THE PROBLEM: Count the lines below that contain the string "pedestrian", treating uppercase and lowercase as different. Reply with the number only.

>> Start RECORDS FOR THE TASK

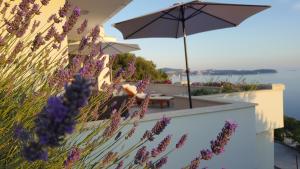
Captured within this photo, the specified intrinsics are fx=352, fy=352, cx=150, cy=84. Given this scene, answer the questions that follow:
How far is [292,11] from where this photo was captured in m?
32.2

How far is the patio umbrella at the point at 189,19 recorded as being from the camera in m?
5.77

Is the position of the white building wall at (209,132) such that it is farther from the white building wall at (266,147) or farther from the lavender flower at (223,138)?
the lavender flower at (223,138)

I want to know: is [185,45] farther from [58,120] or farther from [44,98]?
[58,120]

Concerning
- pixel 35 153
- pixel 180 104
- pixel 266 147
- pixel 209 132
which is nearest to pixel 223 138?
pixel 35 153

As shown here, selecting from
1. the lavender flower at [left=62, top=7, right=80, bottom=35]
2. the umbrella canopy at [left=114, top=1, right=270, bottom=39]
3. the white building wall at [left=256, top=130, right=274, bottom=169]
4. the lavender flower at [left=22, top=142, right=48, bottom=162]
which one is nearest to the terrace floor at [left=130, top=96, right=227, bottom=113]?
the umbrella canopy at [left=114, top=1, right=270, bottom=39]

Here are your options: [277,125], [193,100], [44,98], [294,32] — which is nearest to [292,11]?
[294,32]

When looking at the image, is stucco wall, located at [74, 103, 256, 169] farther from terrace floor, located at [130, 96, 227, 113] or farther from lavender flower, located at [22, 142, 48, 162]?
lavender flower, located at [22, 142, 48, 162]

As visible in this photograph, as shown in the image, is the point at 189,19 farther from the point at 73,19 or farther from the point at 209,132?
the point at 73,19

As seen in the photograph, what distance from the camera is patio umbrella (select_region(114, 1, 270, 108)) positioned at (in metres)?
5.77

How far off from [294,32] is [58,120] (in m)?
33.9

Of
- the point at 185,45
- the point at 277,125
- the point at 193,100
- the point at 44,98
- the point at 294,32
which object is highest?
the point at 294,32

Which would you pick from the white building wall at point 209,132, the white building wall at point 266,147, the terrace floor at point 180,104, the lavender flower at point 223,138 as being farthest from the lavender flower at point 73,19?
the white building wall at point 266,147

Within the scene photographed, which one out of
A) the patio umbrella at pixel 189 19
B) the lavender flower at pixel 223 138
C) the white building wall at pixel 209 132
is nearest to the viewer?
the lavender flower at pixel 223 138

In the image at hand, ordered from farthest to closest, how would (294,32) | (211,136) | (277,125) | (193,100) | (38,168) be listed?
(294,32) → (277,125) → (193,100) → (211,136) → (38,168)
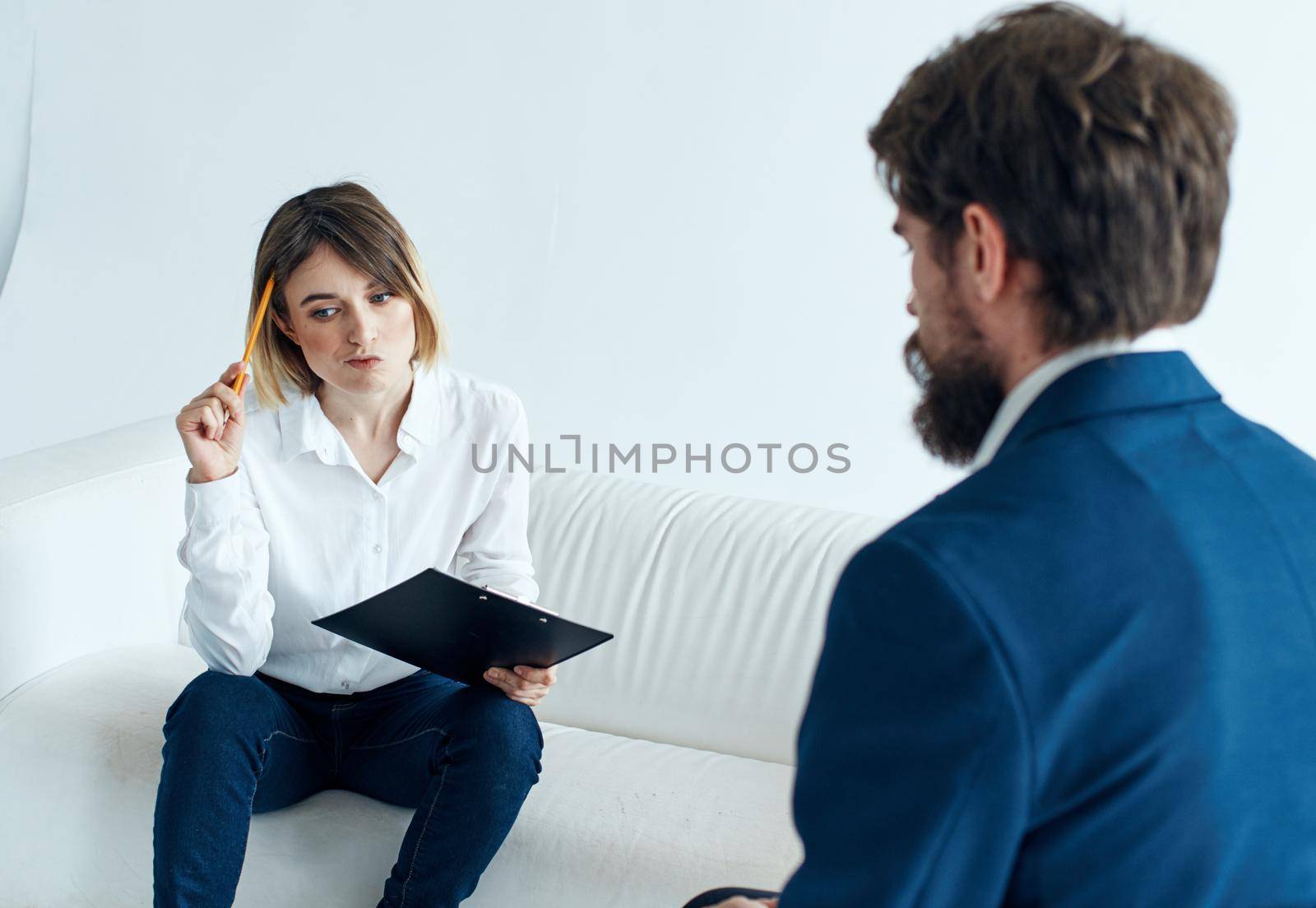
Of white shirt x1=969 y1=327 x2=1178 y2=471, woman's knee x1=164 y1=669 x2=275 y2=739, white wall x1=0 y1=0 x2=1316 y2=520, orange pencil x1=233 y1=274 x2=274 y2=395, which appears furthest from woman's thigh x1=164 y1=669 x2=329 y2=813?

>> End RECORDS FOR THE TASK
>> Start RECORDS FOR THE TASK

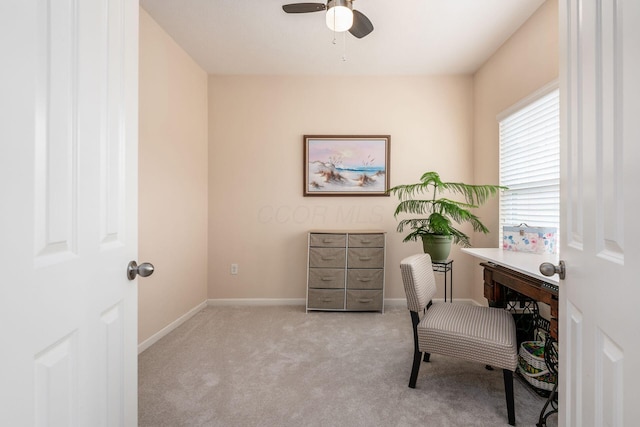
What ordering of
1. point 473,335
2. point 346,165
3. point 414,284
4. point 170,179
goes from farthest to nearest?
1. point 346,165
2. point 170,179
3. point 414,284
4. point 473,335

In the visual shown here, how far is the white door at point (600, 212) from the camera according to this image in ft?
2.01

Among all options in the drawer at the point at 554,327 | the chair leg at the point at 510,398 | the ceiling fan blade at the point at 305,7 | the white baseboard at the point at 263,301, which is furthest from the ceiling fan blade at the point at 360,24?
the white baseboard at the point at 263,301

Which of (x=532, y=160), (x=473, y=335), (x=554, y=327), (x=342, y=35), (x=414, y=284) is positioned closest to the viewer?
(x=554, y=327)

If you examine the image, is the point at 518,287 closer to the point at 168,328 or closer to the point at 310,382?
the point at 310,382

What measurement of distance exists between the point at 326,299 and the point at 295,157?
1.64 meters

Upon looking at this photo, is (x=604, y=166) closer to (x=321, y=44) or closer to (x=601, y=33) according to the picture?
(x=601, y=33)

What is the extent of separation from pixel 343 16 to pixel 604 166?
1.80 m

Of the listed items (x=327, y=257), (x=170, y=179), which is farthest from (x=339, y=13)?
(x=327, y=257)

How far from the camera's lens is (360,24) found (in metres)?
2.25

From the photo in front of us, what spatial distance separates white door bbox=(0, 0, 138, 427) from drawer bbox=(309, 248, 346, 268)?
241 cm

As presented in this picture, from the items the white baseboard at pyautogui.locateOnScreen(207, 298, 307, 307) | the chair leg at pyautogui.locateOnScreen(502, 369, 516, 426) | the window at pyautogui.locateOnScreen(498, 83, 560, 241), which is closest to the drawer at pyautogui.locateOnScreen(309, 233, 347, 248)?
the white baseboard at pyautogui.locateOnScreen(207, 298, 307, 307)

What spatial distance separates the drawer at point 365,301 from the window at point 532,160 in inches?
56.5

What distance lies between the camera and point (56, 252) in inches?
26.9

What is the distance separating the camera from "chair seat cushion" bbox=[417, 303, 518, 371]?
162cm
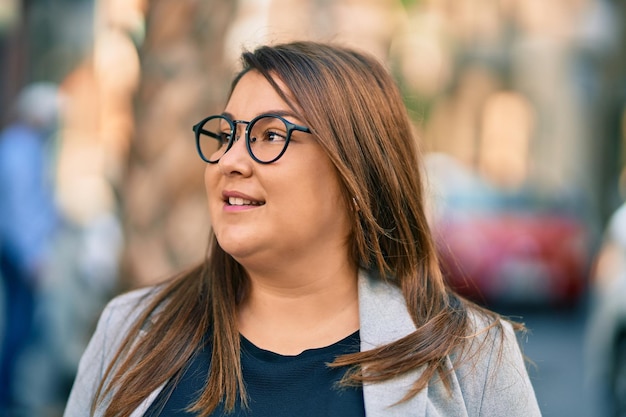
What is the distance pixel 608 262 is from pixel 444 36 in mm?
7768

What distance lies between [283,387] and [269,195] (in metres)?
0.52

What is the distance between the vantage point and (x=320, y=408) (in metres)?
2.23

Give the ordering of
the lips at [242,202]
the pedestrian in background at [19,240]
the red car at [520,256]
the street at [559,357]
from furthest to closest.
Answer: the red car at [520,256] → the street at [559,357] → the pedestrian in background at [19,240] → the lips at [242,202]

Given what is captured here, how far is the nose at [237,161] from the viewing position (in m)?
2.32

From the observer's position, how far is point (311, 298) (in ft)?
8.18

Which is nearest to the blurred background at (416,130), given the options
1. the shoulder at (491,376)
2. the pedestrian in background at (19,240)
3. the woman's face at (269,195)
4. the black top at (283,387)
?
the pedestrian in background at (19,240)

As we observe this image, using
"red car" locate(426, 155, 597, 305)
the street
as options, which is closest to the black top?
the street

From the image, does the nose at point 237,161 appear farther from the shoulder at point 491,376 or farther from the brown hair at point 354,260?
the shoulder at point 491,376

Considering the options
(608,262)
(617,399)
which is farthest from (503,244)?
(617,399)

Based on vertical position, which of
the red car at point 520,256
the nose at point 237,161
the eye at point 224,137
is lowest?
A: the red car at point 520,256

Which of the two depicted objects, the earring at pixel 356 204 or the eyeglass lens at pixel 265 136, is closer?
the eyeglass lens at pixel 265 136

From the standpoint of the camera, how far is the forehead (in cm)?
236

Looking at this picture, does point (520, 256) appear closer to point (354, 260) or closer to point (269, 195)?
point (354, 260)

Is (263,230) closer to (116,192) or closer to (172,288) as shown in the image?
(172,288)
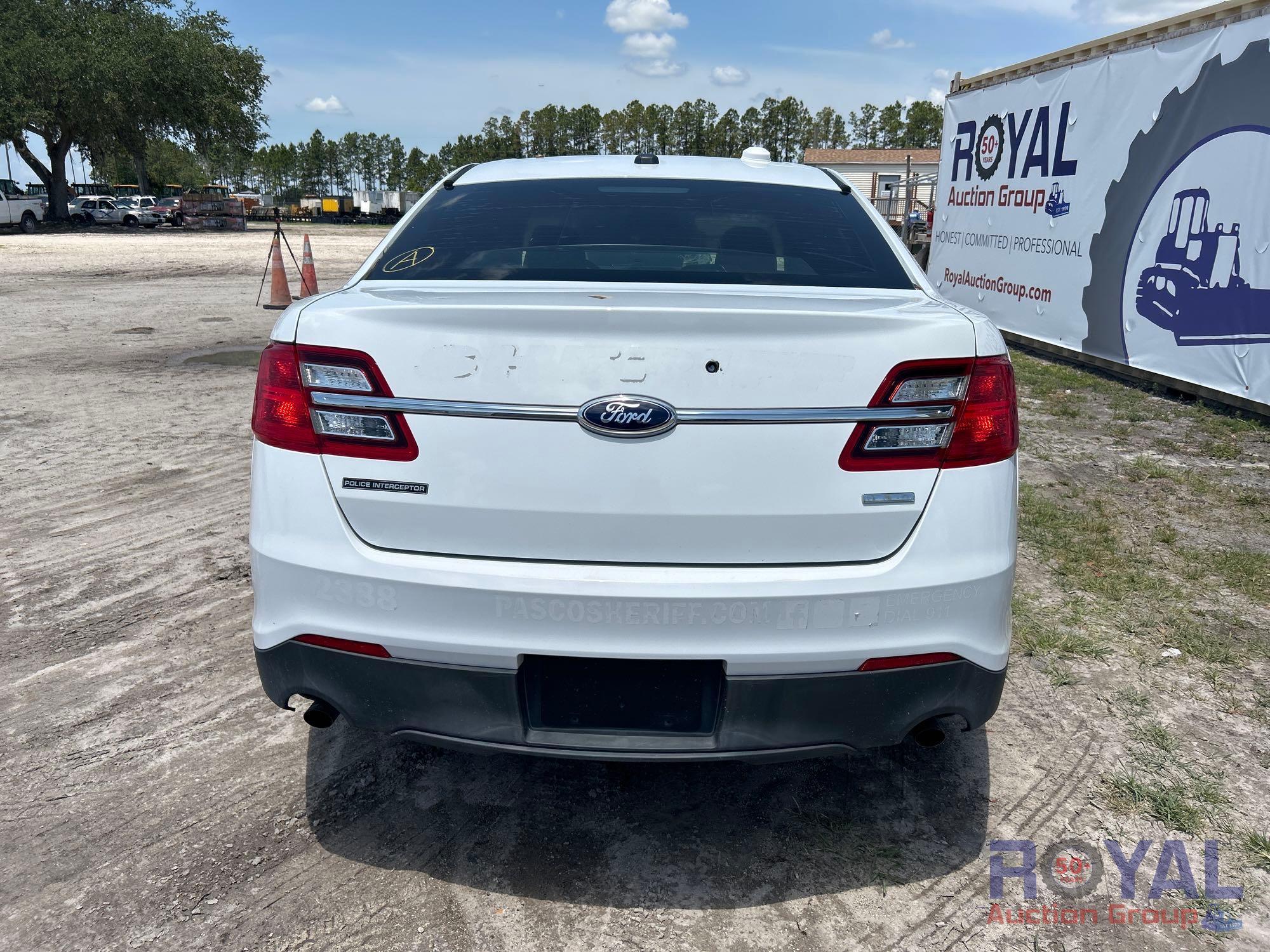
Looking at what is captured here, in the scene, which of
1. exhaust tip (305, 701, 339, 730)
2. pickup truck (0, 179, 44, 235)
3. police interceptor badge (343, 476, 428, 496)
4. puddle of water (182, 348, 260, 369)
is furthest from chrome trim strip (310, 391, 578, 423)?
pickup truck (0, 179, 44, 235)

>> End RECORDS FOR THE TASK
>> Start RECORDS FOR THE TASK

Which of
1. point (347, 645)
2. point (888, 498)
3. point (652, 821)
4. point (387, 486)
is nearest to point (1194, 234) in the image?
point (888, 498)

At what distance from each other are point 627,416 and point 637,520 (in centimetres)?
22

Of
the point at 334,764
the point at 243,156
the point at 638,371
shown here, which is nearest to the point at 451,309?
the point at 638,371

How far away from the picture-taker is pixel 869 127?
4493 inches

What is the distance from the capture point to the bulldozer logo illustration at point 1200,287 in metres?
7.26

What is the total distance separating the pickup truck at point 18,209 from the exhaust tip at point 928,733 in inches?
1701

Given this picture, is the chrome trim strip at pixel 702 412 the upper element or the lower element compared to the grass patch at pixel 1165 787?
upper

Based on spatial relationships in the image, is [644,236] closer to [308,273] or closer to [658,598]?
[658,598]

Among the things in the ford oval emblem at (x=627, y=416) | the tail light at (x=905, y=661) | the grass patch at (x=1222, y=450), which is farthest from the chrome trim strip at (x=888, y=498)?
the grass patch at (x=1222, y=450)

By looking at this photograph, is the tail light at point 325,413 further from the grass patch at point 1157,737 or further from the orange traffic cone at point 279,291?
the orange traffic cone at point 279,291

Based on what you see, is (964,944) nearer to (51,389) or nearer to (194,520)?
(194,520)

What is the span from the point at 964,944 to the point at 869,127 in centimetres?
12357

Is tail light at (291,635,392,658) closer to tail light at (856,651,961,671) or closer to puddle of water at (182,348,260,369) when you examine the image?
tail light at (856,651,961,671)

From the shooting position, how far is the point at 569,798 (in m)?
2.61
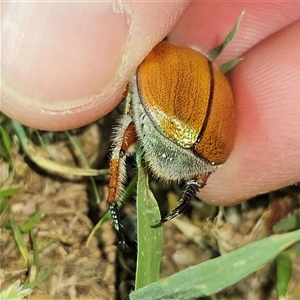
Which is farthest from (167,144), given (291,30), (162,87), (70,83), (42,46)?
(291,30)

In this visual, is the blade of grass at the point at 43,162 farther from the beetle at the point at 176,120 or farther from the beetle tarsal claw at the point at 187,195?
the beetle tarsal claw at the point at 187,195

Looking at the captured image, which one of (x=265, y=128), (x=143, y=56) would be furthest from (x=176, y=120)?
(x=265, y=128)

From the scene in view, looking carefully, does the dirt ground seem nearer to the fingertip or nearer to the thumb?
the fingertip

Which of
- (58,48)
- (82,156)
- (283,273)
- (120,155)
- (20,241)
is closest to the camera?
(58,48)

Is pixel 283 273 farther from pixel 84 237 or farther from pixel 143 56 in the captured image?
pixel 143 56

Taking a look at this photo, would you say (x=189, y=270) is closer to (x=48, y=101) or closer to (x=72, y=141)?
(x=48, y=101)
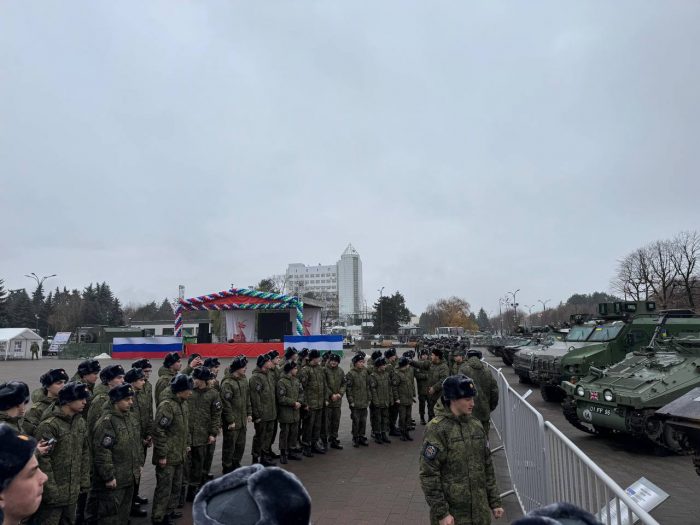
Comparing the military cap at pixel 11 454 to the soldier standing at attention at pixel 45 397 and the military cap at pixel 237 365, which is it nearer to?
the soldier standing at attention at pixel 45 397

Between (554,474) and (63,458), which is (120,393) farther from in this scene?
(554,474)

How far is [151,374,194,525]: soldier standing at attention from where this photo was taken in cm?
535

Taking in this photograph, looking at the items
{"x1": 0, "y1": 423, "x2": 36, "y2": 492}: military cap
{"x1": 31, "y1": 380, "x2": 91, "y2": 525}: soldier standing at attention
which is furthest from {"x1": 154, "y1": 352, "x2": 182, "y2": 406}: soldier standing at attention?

>> End RECORDS FOR THE TASK

PROBLEM SOLUTION: 4